Posted on from Changeboard

Some 30% of employees are unhappy at work. With many feeling their work is undervalued, could more more rewarding employee benefits be they key to having a happier workforce?

Millions of UK workers would not describe themselves as happy at work, as many feel their employee benefits do not recognise their hard work.

In a survey of close to 1,200 employees, Perkbox found that 30% of respondents are not happy at work. When extrapolated to represent the whole UK workforce, this results in around 6.5million unhappy workers. 
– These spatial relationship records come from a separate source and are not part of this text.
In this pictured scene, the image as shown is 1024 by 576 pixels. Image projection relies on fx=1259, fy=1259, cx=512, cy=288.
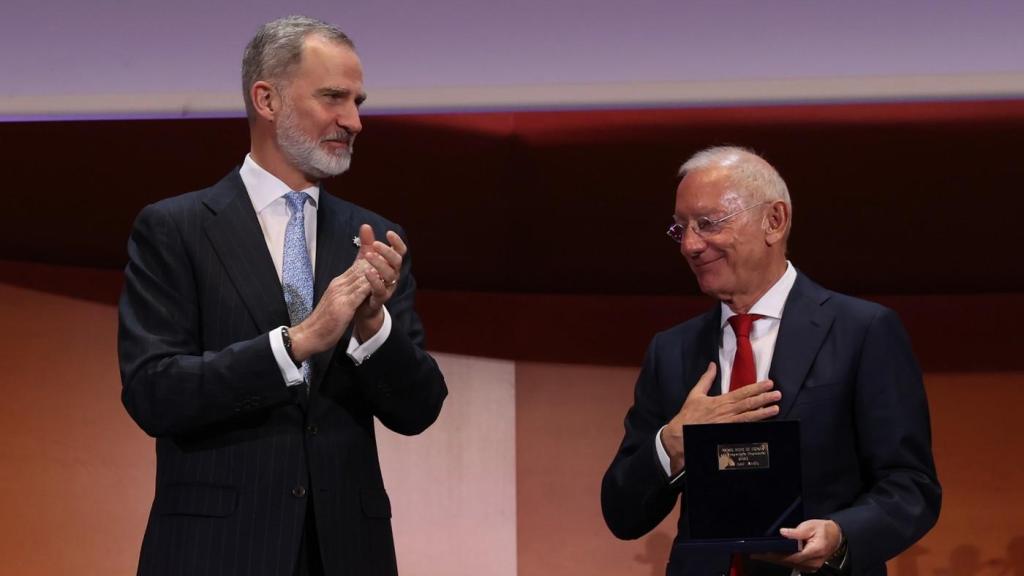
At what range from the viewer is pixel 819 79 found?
271cm

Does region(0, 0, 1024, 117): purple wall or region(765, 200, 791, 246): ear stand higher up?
region(0, 0, 1024, 117): purple wall

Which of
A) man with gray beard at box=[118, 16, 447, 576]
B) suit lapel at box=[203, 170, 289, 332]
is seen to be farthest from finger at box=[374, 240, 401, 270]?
suit lapel at box=[203, 170, 289, 332]

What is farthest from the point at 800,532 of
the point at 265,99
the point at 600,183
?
the point at 600,183

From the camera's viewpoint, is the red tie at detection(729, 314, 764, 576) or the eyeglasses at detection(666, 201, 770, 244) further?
the eyeglasses at detection(666, 201, 770, 244)

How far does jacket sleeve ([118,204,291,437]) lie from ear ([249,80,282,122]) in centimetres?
23

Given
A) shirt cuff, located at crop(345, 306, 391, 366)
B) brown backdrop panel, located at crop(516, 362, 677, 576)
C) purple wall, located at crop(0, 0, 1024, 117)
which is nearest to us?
shirt cuff, located at crop(345, 306, 391, 366)

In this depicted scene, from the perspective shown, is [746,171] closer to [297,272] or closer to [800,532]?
[800,532]

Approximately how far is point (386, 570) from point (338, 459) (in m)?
0.20

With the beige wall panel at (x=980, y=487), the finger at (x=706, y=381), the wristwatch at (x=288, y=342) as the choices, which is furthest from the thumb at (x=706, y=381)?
the beige wall panel at (x=980, y=487)

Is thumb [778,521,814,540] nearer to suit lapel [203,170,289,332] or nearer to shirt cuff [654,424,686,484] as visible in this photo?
shirt cuff [654,424,686,484]

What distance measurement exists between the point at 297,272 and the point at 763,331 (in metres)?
0.79

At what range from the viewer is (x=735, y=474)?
1.80 metres

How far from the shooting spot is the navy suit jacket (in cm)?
197

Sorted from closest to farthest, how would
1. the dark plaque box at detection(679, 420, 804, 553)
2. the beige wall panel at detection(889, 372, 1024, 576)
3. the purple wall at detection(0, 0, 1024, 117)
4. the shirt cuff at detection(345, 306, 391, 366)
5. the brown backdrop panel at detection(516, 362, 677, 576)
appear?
1. the dark plaque box at detection(679, 420, 804, 553)
2. the shirt cuff at detection(345, 306, 391, 366)
3. the purple wall at detection(0, 0, 1024, 117)
4. the beige wall panel at detection(889, 372, 1024, 576)
5. the brown backdrop panel at detection(516, 362, 677, 576)
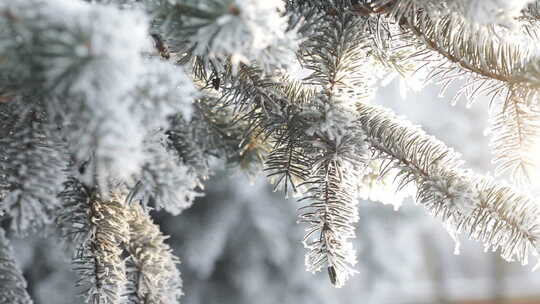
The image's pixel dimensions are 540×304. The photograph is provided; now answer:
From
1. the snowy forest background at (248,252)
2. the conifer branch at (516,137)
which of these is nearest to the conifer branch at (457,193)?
the conifer branch at (516,137)

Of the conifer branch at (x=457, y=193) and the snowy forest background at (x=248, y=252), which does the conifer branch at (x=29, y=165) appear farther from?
the snowy forest background at (x=248, y=252)

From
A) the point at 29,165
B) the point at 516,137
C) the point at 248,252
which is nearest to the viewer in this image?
the point at 29,165

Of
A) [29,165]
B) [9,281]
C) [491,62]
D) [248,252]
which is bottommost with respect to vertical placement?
[9,281]

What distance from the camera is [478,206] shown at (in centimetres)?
50

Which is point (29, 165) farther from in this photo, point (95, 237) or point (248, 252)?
point (248, 252)

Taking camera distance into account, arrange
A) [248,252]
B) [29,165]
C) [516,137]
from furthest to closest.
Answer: [248,252], [516,137], [29,165]

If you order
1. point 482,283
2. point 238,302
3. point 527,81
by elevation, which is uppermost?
point 482,283

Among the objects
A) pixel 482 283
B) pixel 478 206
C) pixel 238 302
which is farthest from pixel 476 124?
pixel 478 206

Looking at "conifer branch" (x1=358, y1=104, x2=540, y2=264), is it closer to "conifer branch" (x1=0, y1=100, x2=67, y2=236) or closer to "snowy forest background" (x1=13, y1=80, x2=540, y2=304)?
"conifer branch" (x1=0, y1=100, x2=67, y2=236)

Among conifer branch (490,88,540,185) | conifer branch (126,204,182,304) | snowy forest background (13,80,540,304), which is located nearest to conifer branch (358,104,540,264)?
conifer branch (490,88,540,185)

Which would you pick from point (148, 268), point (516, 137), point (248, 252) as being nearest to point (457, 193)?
point (516, 137)

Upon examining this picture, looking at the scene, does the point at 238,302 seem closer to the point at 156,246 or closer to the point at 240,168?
the point at 156,246

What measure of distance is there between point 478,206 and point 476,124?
4.14 metres

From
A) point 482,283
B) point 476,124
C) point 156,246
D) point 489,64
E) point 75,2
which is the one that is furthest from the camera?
point 482,283
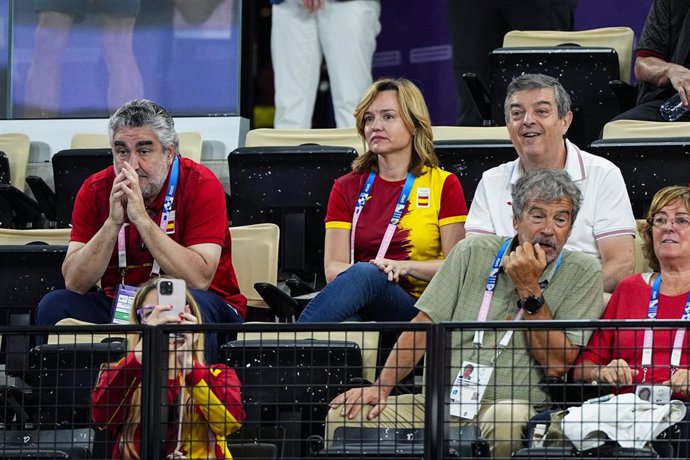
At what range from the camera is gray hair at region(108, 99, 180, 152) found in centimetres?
541

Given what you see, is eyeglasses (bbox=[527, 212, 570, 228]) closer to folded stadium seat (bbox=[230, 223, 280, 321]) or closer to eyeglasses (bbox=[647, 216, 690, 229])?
eyeglasses (bbox=[647, 216, 690, 229])

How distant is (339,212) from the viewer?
5.55m

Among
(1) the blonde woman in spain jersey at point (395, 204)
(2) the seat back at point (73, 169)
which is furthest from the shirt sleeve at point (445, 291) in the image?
(2) the seat back at point (73, 169)

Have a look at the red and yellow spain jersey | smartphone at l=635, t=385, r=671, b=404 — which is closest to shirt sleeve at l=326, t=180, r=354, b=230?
the red and yellow spain jersey

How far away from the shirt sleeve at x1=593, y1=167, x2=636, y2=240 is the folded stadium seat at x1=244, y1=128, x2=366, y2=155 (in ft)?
5.14

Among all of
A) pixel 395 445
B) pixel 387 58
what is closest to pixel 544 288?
pixel 395 445

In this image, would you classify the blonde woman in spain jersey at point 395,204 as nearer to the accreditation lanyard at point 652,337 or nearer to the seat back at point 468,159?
the seat back at point 468,159

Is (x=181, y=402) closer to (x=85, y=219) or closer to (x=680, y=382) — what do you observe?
(x=680, y=382)

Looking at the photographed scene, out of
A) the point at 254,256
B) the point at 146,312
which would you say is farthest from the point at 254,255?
the point at 146,312

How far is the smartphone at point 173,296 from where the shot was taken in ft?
13.5

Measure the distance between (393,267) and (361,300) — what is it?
0.17 m

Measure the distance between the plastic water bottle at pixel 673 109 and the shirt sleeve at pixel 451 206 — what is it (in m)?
1.32

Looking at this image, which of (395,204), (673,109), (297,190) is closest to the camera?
(395,204)

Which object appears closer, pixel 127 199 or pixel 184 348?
pixel 184 348
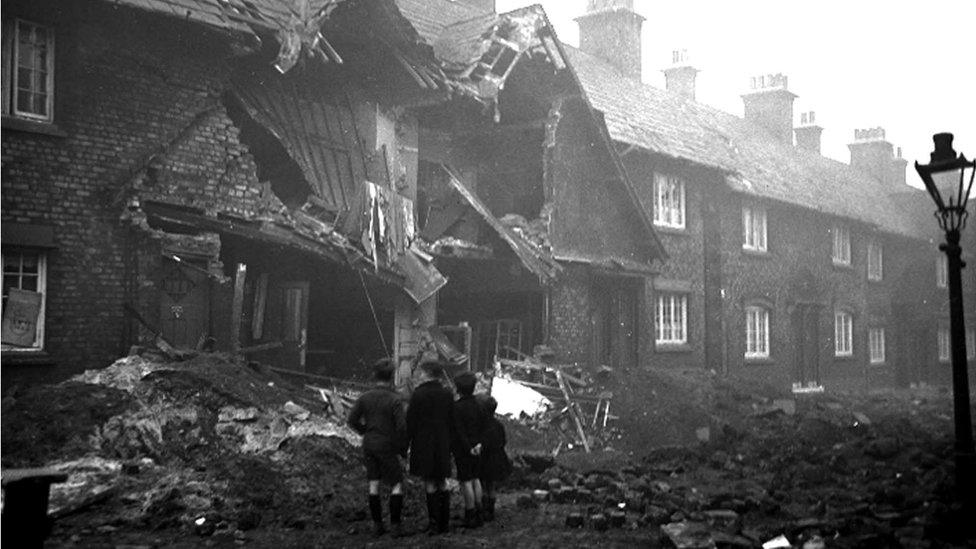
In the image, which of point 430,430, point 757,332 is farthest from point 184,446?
point 757,332

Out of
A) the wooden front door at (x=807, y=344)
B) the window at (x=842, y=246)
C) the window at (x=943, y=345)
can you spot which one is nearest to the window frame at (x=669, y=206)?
the wooden front door at (x=807, y=344)

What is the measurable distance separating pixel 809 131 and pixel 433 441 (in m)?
33.0

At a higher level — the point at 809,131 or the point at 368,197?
the point at 809,131

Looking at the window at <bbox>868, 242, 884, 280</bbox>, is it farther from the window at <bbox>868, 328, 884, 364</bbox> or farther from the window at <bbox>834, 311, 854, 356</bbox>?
the window at <bbox>834, 311, 854, 356</bbox>

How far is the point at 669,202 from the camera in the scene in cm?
2391

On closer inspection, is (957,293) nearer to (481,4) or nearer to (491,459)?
(491,459)

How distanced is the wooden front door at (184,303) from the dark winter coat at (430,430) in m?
5.00

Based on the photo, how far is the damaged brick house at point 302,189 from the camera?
Result: 11438 mm

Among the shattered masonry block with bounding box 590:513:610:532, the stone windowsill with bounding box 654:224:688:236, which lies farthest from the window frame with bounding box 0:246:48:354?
the stone windowsill with bounding box 654:224:688:236

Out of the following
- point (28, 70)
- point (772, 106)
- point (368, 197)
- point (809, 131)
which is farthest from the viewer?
point (809, 131)

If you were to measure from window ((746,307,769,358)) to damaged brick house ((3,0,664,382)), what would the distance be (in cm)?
681

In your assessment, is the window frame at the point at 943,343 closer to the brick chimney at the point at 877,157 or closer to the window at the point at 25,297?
the brick chimney at the point at 877,157

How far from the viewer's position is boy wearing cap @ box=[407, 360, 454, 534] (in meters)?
8.55

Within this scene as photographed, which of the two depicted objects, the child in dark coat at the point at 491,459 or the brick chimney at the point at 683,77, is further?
the brick chimney at the point at 683,77
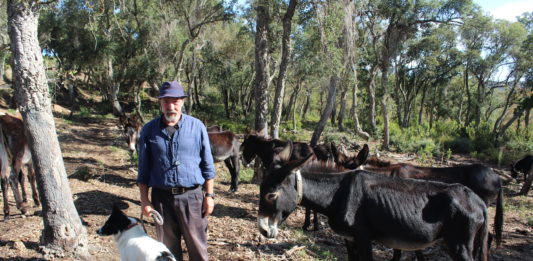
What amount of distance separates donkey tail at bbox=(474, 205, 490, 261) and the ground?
1.96 meters

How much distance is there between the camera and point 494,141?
18719 mm

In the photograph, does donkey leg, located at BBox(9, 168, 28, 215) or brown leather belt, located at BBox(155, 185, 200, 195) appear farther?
donkey leg, located at BBox(9, 168, 28, 215)

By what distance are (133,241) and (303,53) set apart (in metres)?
16.2

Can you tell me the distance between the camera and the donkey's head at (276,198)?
3580 mm

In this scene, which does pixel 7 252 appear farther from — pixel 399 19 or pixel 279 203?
pixel 399 19

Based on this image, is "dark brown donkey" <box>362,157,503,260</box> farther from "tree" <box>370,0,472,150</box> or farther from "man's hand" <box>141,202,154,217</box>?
"tree" <box>370,0,472,150</box>

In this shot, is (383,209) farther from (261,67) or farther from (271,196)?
(261,67)

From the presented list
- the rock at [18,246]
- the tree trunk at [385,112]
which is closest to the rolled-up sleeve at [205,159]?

The power of ‘thank you’ appears to be overlooked by employers, as over two thirds of UK workers (69%) rate company perks and benefits as important to their overall satisfaction. Some 26% said a lack of reward for their good work was their number one grievance at work.

Despite this, the survey found that 53% of businesses do not formally recognise outstanding employee performance on a regular basis, while 44% of respondents believe that recognition is relevant or extremely relevant to business performance. 

Providing better rewards could be the key to retaining young talent, as the majority of 18 to 24 year olds (84%) and 25 to 34 year olds (78%) say they would be more likely to stay with their current employer, demonstrating that millennials value more than financial remuneration

Saruv Chopra, CEO and co-founder of Perkbox said: “This research indicates the scale of unhappiness in workers within UK businesses, and goes some way into revealing some of the causes of the nation’s general productivity issues. 

“A single disengaged worker, irrespective of sector, can cost a business over £3K annually in sick leave, lost productivity, training and recruitment. This cost spirals into six figures if the organisation employs over a 1,000 people.”

UK workers also cited negative culture at work as one of their main grievances, as 21% said that a toxic atmosphere at work was a hindrance to happiness. Being micro managed (17%) and working long hours were also factors (15%).

One in five said their boss would be moderately or not at all supportive if they told them they were unhappy. Some 16% suggested they had either a ‘poor’ or ‘terrible’ boss, compared to 15% that felt their boss is ‘fantastic’.

Chopra added: “Most research already in the public domain indicates that while remuneration might instantly gratify and sway potential employees into accepting a job offer, it’s the non-financial factors that come with reward and recognition that engages and retains workers in the long run. Satisfied workers yield dividends in terms of engagement loyalty and morale. Quite simply, happy teams accomplish great things.”